It doesn't matter: they have different bases and you can't add them.

- anonymous

(2/3)x=(5/4)-(5/2) 5*2-4*5/2*5?

- across

I saw something I liked: you know how to manipulate fractions. Could you manipulate\[\frac{5}{4}-\frac{5}{2}\]so that they have similar bases?

- anonymous

Im not sure i know what you mean by manipulate

- anonymous

You mean

- anonymous

make them higher so they match or something?

- across

With "manipulate" I mean to say "play with" or "rearrange," like this:\[\frac{5}{2}=\frac{10}{4}=\frac{15}{6}=etc.\]

- anonymous

Oh you did mean like that

- anonymous

(5/2)
(5/4)-------->2.5/2?

- anonymous

Aw man.. im really worthless at this..

- anonymous

At this rate ill never learn quantum physics..

- across

That's good! But try and make the bases of the two fractions match and try to have only whole numbers in both the numerator and denominator.

- anonymous

Well how? i cant go upward.

- anonymous

(5/2)---->(10/4)!!!!
(5/4)

- anonymous

Now i can have (15)/(4)

- across

I'll give you an example. I'm given\[\frac{7}{3}+\frac{4}{5}.\]I want their denominators match, so I multiply \(7/3\) by \(5/5\) to get \(35/15\), and I multiply \(4/5\) by \(3/3\) to get \(12/15\). They now have similar denominators and I can add them:\[\frac{35}{15}+\frac{12}{15}=\frac{47}{15}.\]

- anonymous

So i wasnt right?

- across

Very good! You converted\[\frac{5}{4}-\frac{5}{2}\]into\[\frac{5}{4}-\frac{10}{4}.\]What's the next step?

- anonymous

(2/3)x=(5/4)-(10/4)
(2/3)x=(10-5)/4?

- across

That's very close! But you switched the signs:\[\frac{5}{4}-\frac{10}{4}=\frac{5-10}{4}.\]

- anonymous

Oh right! so its (2/3)x=(-5)/4

- across

That's correct! Now, let's solve for x. :)

- anonymous

Can we multiply both sides by 3 now?

- across

Yes we can. :)

- anonymous

(3/3)x=(-5)/4*3

- anonymous

x=(-5)/4*3

- anonymous

Is it right? :D

- across

Well, let's look at the LHS only: when you multiplied\[\frac{2}{3}x\]by \(3\), you somehow got\[\frac{3}{3}x.\]How did this happen?

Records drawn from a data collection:

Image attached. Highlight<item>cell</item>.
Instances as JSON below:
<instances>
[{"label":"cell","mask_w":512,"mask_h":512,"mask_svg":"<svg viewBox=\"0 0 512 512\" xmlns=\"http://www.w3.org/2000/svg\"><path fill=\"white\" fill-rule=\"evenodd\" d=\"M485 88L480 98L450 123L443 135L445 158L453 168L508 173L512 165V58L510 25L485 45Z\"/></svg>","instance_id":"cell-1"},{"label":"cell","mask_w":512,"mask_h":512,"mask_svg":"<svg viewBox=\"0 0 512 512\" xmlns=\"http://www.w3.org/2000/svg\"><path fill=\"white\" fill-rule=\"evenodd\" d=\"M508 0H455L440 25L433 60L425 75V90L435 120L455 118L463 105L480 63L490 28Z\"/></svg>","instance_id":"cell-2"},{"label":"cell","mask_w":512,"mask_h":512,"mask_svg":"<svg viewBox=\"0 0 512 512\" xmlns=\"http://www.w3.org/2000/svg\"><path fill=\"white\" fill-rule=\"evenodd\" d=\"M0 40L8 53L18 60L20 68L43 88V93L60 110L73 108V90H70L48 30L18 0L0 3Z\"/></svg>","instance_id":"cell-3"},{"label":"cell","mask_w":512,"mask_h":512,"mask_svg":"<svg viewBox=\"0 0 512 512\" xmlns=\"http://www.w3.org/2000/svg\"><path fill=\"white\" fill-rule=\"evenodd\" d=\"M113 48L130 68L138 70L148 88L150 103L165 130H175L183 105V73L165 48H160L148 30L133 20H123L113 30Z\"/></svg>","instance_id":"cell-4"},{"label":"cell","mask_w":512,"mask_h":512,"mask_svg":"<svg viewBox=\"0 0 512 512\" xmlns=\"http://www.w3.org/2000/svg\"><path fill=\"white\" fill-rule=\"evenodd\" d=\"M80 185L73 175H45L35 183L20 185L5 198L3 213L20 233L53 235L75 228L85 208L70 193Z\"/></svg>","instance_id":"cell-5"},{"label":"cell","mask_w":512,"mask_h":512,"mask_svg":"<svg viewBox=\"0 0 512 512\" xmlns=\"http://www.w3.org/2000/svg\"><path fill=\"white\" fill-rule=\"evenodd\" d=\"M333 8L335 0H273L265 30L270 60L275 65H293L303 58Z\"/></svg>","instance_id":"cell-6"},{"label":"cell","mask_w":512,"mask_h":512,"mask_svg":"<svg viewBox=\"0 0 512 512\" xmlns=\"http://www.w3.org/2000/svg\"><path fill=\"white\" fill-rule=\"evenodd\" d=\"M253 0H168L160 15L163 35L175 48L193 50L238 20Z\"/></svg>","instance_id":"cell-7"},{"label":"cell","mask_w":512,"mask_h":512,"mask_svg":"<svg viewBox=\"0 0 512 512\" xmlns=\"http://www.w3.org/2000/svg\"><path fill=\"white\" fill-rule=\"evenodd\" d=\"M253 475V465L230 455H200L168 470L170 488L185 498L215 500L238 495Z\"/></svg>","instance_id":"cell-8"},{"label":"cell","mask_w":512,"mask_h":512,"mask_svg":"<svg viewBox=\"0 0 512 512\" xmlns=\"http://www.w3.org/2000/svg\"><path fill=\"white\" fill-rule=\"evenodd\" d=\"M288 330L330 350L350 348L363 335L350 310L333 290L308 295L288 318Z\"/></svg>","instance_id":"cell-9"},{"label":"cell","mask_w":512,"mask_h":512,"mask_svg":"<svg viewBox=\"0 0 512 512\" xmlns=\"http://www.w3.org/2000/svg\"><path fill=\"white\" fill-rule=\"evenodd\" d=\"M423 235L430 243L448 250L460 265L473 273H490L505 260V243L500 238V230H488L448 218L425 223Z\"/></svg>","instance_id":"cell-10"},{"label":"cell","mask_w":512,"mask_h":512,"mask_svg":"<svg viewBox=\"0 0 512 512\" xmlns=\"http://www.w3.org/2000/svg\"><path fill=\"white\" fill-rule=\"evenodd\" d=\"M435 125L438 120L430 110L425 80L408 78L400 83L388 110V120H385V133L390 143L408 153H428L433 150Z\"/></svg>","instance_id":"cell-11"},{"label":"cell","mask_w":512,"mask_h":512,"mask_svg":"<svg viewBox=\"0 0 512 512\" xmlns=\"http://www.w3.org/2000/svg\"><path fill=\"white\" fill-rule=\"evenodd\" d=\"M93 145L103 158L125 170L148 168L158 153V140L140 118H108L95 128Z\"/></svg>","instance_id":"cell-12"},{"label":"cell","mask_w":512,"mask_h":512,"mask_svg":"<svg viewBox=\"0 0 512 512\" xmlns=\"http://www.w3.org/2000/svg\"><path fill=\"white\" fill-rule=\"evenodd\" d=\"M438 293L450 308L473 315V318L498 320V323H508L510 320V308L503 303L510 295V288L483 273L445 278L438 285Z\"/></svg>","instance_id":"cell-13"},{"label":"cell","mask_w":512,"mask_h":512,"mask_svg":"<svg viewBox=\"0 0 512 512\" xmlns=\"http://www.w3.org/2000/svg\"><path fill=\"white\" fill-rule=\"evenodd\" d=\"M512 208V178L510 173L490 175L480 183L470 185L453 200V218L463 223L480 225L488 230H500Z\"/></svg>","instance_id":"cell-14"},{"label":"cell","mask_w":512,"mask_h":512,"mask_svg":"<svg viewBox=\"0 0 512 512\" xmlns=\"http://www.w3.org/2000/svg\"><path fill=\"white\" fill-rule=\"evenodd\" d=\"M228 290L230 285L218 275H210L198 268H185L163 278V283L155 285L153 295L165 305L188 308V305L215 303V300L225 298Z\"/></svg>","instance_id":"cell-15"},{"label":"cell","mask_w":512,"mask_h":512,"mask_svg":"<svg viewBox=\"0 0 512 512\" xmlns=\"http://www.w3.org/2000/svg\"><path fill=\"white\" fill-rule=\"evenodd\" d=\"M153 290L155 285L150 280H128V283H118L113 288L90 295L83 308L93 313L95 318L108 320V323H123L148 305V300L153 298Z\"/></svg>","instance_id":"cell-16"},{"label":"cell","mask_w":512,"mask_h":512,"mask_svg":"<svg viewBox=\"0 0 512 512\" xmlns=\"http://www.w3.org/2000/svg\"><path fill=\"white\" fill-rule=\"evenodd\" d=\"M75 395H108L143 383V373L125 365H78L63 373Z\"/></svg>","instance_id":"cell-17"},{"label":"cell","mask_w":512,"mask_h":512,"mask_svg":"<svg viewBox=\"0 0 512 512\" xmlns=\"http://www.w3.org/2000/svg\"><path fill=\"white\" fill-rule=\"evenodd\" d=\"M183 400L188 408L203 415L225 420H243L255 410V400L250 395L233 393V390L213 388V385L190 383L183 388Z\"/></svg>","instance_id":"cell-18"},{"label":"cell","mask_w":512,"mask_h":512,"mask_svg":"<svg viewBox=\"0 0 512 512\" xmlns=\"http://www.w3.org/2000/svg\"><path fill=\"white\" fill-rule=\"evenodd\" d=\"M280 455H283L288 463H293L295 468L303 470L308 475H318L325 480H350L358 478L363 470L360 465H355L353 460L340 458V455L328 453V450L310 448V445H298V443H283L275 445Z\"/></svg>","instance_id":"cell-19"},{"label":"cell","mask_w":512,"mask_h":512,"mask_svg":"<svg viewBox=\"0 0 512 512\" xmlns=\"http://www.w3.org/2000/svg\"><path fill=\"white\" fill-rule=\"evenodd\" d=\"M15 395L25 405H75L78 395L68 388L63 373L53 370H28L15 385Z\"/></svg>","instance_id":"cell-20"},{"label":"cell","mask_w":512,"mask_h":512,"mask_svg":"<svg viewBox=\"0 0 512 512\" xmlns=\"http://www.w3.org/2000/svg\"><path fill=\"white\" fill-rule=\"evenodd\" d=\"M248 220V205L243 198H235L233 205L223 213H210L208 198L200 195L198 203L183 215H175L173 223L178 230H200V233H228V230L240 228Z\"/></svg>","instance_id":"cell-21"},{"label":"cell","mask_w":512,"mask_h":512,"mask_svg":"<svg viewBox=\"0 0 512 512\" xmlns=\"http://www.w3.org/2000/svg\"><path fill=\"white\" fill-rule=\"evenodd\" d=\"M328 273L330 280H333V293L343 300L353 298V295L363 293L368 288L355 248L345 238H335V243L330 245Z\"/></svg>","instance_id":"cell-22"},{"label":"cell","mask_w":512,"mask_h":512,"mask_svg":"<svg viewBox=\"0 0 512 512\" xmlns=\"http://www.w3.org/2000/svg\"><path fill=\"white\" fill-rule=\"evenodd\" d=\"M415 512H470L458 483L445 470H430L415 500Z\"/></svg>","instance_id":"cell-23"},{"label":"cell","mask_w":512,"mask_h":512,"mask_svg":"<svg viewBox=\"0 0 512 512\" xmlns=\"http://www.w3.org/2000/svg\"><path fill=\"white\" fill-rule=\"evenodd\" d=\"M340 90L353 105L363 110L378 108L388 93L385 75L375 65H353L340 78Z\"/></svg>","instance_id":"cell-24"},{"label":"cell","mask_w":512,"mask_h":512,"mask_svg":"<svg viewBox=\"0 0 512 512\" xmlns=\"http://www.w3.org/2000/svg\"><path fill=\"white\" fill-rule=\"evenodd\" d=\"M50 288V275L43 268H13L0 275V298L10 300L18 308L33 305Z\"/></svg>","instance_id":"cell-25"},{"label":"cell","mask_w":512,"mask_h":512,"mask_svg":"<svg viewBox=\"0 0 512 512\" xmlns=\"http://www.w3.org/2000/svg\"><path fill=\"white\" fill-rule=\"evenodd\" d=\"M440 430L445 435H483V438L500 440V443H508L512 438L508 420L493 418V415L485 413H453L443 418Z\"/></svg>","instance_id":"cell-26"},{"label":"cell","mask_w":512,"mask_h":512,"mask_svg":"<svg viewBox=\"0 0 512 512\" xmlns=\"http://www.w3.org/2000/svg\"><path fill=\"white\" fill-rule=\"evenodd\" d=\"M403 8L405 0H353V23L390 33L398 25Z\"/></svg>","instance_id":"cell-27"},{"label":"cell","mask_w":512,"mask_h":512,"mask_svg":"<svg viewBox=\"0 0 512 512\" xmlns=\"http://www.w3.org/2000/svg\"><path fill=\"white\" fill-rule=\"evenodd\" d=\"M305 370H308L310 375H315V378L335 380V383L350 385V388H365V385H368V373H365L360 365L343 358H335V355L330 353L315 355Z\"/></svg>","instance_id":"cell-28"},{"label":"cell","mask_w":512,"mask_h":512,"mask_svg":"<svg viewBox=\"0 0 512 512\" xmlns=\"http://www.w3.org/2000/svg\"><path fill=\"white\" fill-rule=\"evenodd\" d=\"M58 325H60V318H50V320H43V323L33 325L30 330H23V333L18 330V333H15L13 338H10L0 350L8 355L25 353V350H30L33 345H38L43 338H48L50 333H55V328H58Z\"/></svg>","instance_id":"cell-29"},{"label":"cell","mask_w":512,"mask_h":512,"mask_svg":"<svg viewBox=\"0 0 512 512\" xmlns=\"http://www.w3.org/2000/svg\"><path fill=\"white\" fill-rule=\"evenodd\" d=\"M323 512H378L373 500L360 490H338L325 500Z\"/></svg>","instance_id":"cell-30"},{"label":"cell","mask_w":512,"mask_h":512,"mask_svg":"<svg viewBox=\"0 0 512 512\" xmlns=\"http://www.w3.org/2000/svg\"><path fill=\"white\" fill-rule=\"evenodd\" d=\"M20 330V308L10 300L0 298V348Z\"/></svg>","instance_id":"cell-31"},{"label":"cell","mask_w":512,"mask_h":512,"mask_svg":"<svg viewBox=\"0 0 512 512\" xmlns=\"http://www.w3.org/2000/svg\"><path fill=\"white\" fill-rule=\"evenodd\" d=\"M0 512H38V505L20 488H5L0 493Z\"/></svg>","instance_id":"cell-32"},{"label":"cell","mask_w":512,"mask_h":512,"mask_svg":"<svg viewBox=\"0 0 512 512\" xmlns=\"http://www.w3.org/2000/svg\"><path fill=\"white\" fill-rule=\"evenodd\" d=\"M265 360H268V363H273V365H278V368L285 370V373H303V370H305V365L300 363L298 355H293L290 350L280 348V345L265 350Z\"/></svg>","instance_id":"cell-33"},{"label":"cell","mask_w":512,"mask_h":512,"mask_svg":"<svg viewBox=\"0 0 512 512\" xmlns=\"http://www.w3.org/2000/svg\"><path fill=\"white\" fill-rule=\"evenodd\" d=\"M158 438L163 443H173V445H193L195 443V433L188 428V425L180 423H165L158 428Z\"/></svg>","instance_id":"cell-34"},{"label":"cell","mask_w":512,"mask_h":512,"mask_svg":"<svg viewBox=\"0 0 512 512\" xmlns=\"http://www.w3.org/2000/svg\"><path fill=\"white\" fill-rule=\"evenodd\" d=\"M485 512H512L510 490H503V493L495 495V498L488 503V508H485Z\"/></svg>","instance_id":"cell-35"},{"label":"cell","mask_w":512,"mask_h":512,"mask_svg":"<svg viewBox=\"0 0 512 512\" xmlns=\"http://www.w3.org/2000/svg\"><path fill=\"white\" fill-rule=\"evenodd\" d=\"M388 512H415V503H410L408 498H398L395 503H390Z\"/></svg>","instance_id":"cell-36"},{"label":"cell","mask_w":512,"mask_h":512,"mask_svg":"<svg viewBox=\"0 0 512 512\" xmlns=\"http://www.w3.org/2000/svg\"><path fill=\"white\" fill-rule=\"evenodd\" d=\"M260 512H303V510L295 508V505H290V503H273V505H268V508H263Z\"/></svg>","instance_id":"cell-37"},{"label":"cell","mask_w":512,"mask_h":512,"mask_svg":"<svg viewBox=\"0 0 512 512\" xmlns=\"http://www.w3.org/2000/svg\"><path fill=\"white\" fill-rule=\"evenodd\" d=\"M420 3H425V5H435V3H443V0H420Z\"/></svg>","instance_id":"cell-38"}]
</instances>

## GOAL OF THE EXERCISE
Repeat the section of the fractions thread that runs from "It doesn't matter: they" up to and including "have similar bases?". The records were taken from a separate source and are unrelated to the text.

## SOLUTION TO THIS TASK
It doesn't matter: they have different bases and you can't add them.

- anonymous

(2/3)x=(5/4)-(5/2) 5*2-4*5/2*5?

- across

I saw something I liked: you know how to manipulate fractions. Could you manipulate\[\frac{5}{4}-\frac{5}{2}\]so that they have similar bases?